━━━━━ PAGE TEXT

Fig. 6. Loss of
slo-1 in C. elegans activated M4-TB synapses. (A) Pceh-28::
snb-1::gfp transgenic C. elegans animals showed punctate expression of SNB-1::GFP, a synaptic vesicle marker, along M4 axons in the isthmus and terminal bulb. White arrowhead points to the M4 cell body. Black arrow points to punctae in the TB. (B) A schematic of C. elegans EPGs (electropharyngeograms), a current recording from pharyngeal muscles during pumping, where positive and negative spikes correspond to muscle depolarizations and repolarizations, respectively. Neuronal stimulation by MC causes small positive spikes, which either remain as single positive spikes, i.e. MC EPSPs, if the MC stimulation did not induce muscle action potentials, or are followed by large positive and negative spikes if full muscle action potential was triggered. Inhibition by the M3 neurons sometimes occurs, which contributes to pharyngeal muscle repolarization during action potentials, and is seen as small trains of negative spikes on EPGs. Illustrated in the schematic are one full action potential on the left, and one single positive spike (resulting from an MC EPSP) on the right. The neurogenic spikes (i.e. due to MC and M3) are drawn in black, whereas myogenic spikes are drawn in gray. If MC and M3 are inactivated, then the resulting EPGs contain only myogenic spikes. (C) An example of a single positive spike due to an MC EPSP in wild-type C. elegans EPG, indicated by the black arrow. (D)
eat-2;
eat-4 EPGs lacked MC and M3 spikes, including single positive spikes (
eat-2 and
eat-4 remove MC and M3 functions, respectively). (E)
eat-2;
eat-4;
slo-1 EPGs contained single positive spikes, indicated by the black arrows. (F) Quantification of single positive spikes (SPS) in wild-type and
slo-1 mutant backgrounds, with and without MC/M3 function, either by laser ablations or the
eat-2 and
eat-4 mutations. (G) Laser ablation of M4 drastically reduced single positive spikes (SPS) in
eat-2;
eat-4;
slo-1 animals, whereas ablation of another C. elegans neuron, M5, did not. Ablation of M4 and M5 entirely eliminated single positive spikes, suggesting slight activity by M5 as well. (H) The
eat-5 mutation allows the TB to pump independently of the corpus (Starich et al., 1996), and
slo-1 increased TB pumping in the
eat-5 background. (I) Perinuclear expression of Pslo-1::SLO-1::GFP in the M4 neuron. The white arrows point to the M4 nucleus. The white arrowhead points to GFP signal surrounding the M4 nucleus. (J)
eat-2 encodes a nicotinic channel subunit specific to the MC-corpus neuromuscular junction, whereas
eat-18 is required for the surface expression of all pharyngeal nicotinic channels, including in the terminal bulb.
eat-2;
eat-4;
slo-1 animals had single positive spikes, but
eat-18;
eat-4;
slo-1 animals did not. (K) EPGs of
eat-2;
eat-4;
slo-1 animals were recorded in standard conditions, followed by subsequent addition of d-tubocurarine, a nicotinic channel antagonist, to 100 umol l-1, or control saline (see Materials and methods for details). 100 umol l-1 d-tubocurarine decreased single positive spikes in
eat-2;
eat-4;
slo-1 animals (compared to before treatment), whereas control treatment did not (compared to before treatment). Scale bars in C-E indicate 100 pA and 100 ms. Asterisks indicate statistically significant differences from controls by two-tailed t-test (**P<0.01); see Materials and methods for the statistical analysis performed in Fig. 6K. Dagger in G indicates statistical significance compared to M4 ablation by two-tailed U-test (P<0.05).

━━━━━━━━━━

Transcribe the Fig. 6 legend word for word, starting at "eat-2 encodes a" and stopping after "the terminal bulb.".

━━━━━ RECORDED DATA

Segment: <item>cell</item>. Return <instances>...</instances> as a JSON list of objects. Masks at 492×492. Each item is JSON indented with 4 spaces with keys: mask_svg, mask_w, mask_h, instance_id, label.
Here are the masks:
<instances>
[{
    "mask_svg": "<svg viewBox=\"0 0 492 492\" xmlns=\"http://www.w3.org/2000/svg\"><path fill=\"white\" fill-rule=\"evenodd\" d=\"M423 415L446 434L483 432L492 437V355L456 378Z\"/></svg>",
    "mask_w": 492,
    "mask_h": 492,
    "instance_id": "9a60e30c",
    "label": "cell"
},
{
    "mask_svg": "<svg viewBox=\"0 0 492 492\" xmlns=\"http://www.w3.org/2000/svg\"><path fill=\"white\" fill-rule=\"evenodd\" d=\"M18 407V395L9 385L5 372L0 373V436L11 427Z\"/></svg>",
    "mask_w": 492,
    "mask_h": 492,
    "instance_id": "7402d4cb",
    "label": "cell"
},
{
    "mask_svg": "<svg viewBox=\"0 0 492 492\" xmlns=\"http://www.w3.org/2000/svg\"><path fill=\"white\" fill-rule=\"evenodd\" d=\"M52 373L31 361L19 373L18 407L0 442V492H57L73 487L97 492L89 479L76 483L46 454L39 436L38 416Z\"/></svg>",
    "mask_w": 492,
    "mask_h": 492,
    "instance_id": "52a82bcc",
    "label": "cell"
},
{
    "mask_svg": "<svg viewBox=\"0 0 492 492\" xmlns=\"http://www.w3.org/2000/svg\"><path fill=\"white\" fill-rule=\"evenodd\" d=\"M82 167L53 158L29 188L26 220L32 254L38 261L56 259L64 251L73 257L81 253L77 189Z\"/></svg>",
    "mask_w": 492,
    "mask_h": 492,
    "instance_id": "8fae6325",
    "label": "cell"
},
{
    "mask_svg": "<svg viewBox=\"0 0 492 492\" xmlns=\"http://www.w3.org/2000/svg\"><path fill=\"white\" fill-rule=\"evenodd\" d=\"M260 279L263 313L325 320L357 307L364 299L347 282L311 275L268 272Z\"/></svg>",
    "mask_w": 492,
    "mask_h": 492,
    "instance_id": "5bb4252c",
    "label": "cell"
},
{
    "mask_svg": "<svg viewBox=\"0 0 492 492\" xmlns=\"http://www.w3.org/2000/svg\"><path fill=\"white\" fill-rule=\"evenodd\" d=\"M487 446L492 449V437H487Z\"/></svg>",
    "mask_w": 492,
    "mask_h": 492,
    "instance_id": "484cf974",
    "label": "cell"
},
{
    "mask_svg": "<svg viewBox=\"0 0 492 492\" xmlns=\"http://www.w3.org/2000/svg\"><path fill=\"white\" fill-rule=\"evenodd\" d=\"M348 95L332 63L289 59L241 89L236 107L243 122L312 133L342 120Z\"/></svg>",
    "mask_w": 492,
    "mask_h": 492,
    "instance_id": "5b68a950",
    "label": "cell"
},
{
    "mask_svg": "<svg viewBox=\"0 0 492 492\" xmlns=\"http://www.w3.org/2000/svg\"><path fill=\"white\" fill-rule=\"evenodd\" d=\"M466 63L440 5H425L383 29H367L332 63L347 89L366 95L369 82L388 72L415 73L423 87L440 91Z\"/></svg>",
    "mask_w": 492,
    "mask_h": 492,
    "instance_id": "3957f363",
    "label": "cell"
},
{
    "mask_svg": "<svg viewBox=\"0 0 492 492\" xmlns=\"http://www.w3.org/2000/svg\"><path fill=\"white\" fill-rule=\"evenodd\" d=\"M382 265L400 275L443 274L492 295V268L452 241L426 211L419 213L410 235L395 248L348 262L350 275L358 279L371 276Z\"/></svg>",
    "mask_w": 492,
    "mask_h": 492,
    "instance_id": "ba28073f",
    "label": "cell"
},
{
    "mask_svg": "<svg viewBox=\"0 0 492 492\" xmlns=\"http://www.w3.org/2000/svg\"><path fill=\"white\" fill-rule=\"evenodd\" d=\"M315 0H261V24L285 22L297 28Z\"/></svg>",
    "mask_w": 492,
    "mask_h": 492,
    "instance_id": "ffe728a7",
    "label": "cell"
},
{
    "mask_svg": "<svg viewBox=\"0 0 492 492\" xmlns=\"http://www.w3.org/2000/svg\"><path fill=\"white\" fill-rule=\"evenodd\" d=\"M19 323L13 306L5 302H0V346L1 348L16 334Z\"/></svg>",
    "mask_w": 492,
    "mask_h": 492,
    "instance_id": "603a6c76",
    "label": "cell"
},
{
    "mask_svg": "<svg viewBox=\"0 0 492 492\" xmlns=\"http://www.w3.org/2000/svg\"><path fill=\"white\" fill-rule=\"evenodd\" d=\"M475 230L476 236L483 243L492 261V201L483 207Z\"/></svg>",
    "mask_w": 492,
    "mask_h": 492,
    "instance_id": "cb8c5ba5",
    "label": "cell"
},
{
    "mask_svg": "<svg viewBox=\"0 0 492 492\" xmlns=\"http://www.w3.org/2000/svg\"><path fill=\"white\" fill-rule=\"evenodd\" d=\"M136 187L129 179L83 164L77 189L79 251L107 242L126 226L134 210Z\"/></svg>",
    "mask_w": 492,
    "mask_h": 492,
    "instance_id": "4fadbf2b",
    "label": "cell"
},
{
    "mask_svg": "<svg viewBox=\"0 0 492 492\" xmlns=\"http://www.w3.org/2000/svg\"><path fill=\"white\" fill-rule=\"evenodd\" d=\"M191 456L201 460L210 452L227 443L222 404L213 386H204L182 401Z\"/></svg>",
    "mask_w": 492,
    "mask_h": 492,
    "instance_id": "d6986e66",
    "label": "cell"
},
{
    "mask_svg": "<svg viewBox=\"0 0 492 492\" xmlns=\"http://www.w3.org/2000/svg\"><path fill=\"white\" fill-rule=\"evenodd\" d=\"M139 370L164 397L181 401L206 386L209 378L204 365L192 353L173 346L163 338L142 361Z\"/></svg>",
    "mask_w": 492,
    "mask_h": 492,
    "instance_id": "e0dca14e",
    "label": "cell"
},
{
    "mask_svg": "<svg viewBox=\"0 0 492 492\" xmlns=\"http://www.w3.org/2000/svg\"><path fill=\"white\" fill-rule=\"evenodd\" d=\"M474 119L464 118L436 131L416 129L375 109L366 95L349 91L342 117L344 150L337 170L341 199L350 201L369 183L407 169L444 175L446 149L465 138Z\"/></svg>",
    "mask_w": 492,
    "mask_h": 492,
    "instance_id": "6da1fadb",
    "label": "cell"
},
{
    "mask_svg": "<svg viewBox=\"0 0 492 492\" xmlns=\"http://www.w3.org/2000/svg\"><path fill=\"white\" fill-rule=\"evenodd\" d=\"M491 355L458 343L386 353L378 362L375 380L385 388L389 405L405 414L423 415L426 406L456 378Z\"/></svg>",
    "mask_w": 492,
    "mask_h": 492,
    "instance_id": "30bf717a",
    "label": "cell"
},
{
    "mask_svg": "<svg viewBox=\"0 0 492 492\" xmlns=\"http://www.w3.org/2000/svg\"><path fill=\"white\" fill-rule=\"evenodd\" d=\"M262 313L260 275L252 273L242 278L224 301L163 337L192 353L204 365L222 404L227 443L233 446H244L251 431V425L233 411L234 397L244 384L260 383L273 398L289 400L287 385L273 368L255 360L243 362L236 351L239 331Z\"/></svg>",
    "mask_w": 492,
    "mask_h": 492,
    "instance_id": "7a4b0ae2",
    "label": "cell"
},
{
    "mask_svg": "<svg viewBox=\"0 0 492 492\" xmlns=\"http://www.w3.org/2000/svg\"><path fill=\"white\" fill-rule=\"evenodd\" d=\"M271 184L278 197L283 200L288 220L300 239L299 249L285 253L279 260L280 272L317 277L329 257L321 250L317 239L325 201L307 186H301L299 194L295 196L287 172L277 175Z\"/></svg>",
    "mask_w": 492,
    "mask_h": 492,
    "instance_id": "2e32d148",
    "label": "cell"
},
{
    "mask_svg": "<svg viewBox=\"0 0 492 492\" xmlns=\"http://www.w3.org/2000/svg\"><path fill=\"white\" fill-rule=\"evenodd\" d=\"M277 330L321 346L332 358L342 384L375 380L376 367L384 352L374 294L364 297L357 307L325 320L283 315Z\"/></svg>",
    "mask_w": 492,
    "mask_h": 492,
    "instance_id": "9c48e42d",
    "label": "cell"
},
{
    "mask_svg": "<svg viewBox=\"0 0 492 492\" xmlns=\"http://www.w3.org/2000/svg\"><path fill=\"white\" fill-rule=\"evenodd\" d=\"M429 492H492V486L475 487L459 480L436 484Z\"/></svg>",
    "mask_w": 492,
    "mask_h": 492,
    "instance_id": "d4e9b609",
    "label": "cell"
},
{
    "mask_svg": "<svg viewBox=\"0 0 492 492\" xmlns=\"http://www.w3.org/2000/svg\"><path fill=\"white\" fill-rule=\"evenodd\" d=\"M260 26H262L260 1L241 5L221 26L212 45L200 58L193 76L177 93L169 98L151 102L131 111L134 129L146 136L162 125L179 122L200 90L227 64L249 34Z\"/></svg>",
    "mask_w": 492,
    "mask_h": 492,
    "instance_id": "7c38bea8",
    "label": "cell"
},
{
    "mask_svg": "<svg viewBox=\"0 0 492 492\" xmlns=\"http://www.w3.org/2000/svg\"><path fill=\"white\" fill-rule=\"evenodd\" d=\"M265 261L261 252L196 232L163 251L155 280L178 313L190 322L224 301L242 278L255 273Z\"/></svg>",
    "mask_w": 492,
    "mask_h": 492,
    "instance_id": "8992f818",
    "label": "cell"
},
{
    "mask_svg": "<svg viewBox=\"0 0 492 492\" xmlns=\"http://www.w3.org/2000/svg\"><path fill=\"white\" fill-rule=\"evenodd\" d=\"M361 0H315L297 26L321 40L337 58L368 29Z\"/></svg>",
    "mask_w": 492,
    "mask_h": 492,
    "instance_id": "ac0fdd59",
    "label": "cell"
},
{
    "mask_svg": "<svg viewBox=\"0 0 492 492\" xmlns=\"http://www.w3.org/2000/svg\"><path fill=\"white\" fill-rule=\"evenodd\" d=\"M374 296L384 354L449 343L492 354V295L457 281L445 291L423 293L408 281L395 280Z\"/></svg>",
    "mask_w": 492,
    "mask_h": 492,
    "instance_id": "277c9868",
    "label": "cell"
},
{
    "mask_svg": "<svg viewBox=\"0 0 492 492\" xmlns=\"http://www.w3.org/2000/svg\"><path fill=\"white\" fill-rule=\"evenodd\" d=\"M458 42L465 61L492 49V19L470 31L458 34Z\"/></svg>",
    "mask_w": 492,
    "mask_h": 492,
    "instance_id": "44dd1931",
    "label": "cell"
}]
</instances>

━━━━━━━━━━

OUTPUT OF THE TASK.
eat-2 encodes a nicotinic channel subunit specific to the MC-corpus neuromuscular junction, whereas
eat-18 is required for the surface expression of all pharyngeal nicotinic channels, including in the terminal bulb.